Manille, Philippines. – Samedi soir (20 octobre 2018), neuf travailleurs de l’industrie sucrière ont été abattus dans une plantation de la ville de Sagay, dans la province de Negros Occidental au centre des Philippines.

Selon des informations locales, des dizaines d’hommes armés ont attaqué les ouvriers agricoles vers 21 h 30, alors que les victimes dormaient dans leurs huttes improvisées.

Les ouvriers agricoles tués étaient des membres du syndicat de la Fédération nationale des travailleurs de l’industrie du sucre (NFSW)

Parmi eux se trouvaient trois femmes et deux mineurs. Ils faisaient partie d’un groupement de culture collective des terres ou «bungkalan» située dans l’Hacienda Nene, une plantation de canne à sucre contestée par la NFSW. Par le biais de «bungkalan», les agriculteurs occupent des terres inutilisées et non distribuées couvertes par le programme de réforme agraire du gouvernement afin d’affirmer leur droit à la terre et à la nourriture.

Les agriculteurs qui ont survécu à la tuerie ont signalé qu’au moins 40 hommes armés étaient arrivés et leur avaient tiré dessus.

Le massacre sanglant a eu lieu le lendemain du début de la culture collective des terres « bungkalan » par les ouvriers agricoles (vendredi dernier – 19 octobre). Cette mise en culture militante a eu lieu sur 75 hectares de terres au sein de l’Hacienda Nene.

Les campagnes de « bungkalan » se multiplient dans la province philippine de Negros afin de faire pression pour la restitution des terres aux paysans. Selon la NFSW, les « bungkalan » ébranlent le système d’hacienda qui a permis de concentrer de vastes superficies de plantations de canne à sucre entre les mains de quelques propriétaires.

« Les propriétaires ont terriblement peur de la force unifiée des agriculteurs pour cultiver collectivement la terre.
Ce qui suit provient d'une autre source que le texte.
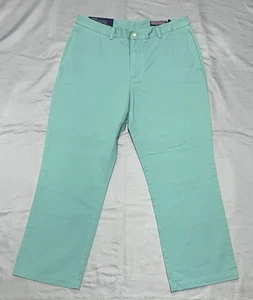 Vineyard Vines Pants Mens 36x30 Greenwich Green Club Pant Preppy Chinos Slacks - Picture 1 of 12
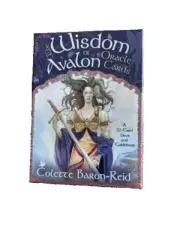 The Wisdom of Avalon Oracle Cards: A 52-Card Deck and Guidebook New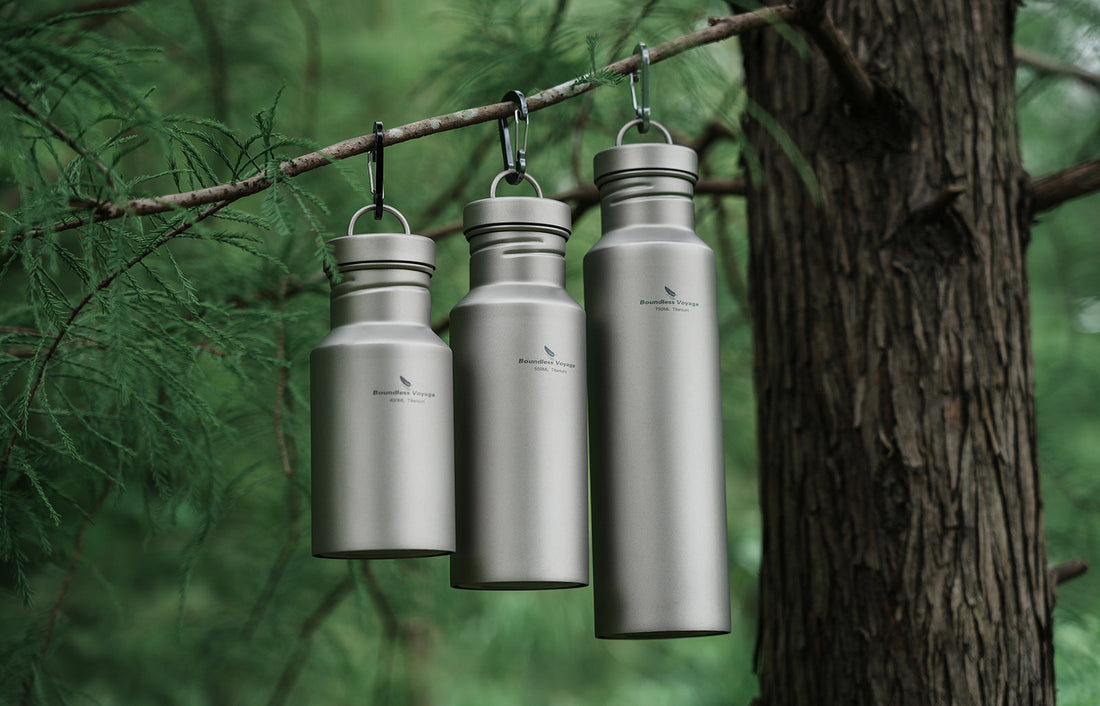 11 Benefits of a Titanium Water Bottle for Everyday & Outdoor Use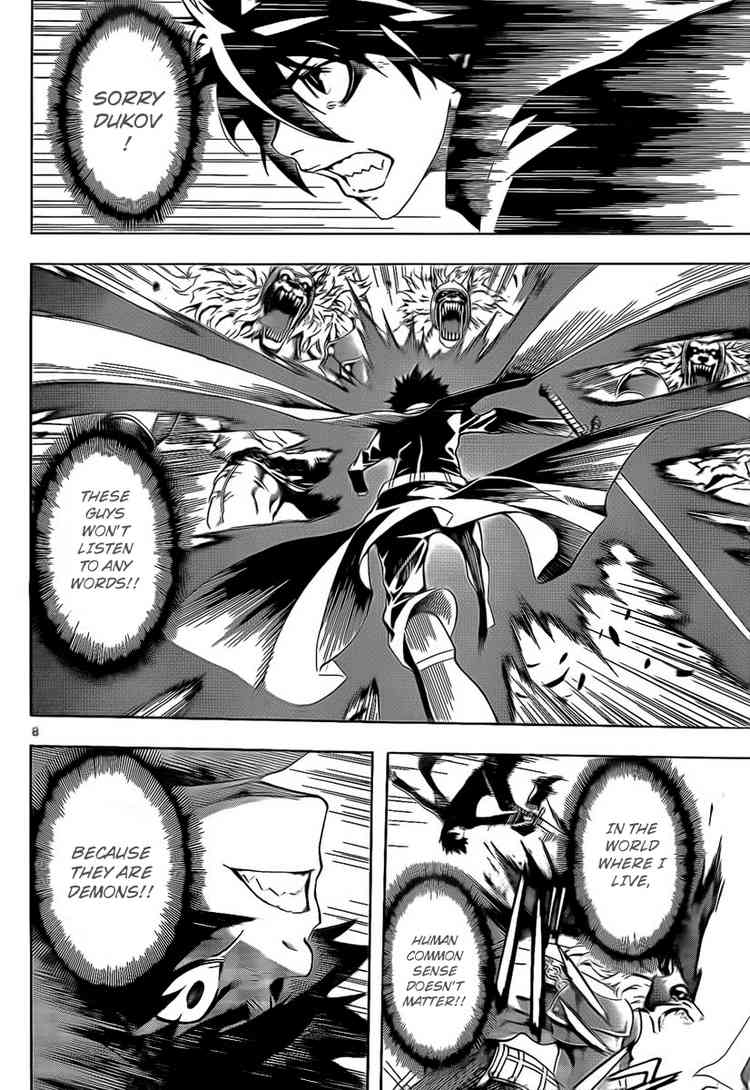 Read Defense Devil Manga Online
Ils ont même abouti à l’utilisation de la force brutale et de meurtres pour attaquer les agriculteurs qui continuent d’affirmer et de défendre leurs droits démocratiques, civils et politiques », a déclaré John Lozande, dirigeant de la NFSW.

Autre Terre condamne fermement ces assassinats

L’ONG a un lien particulier avec cette communauté puisqu’elle a soutenu de 1996 à 2004 les communautés paysannes de l’île de Negros via l’ONG locale « PDG » afin que ces communautés puissent s’autonomiser des grands propriétaires terriens. Aujourd’hui, les liens restent forts et Autre terre continue à soutenir cette communauté, notamment via l’accompagnement de la University of Philippines Singing Ambassadors (UPSA) qui était encore en Belgique et l’Europe entière cet été pour une tournée internationale.

La loi de réforme agraire philippine a officialisé que les grands propriétaires terriens devaient rendre leur terre. Toutefois, la grande majorité ne l’a pas fait. Un bureau de ministère est chargé de gérer cette rétrocession mais extrêmement lent voir immobile. Donc les paysans anticipent cette rétrocession en occupant et cultivant les terres appartenant aux grands propriétaires terriens mais laissées en friche.

La NFSW a condamné les meurtres des membres de leur syndicat

La NFSW a demandé justice pour ce qu’ils appellent maintenant «Sagay 9». Cela porte le total des assassinats politiques, sous le gouvernement Duterte, à 45 dans la seule île de Negros, dont 36 agriculteurs et ouvriers agricoles.

La PCFS alerte les médias internationaux

De son côté, la Coalition des peuples sur la souveraineté alimentaire (PCFS) s’est associée aux agriculteurs et au peuple philippins pour condamner cette attaque brutale contre les petits producteurs et a appelé à ce que justice soit rendue sans tarder. « Il est abominable que le nombre de meurtres de paysans aux Philippines ait atteint un point tel que le pays est en train de devenir le lieu le plus dangereux pour les agriculteurs au monde. La culture de l’impunité et de la violence meurtrière contre les petits agriculteurs et les ouvriers agricoles doit être stoppée », a déclaré Roy Anunciacion, coordinateur mondial de PCFS.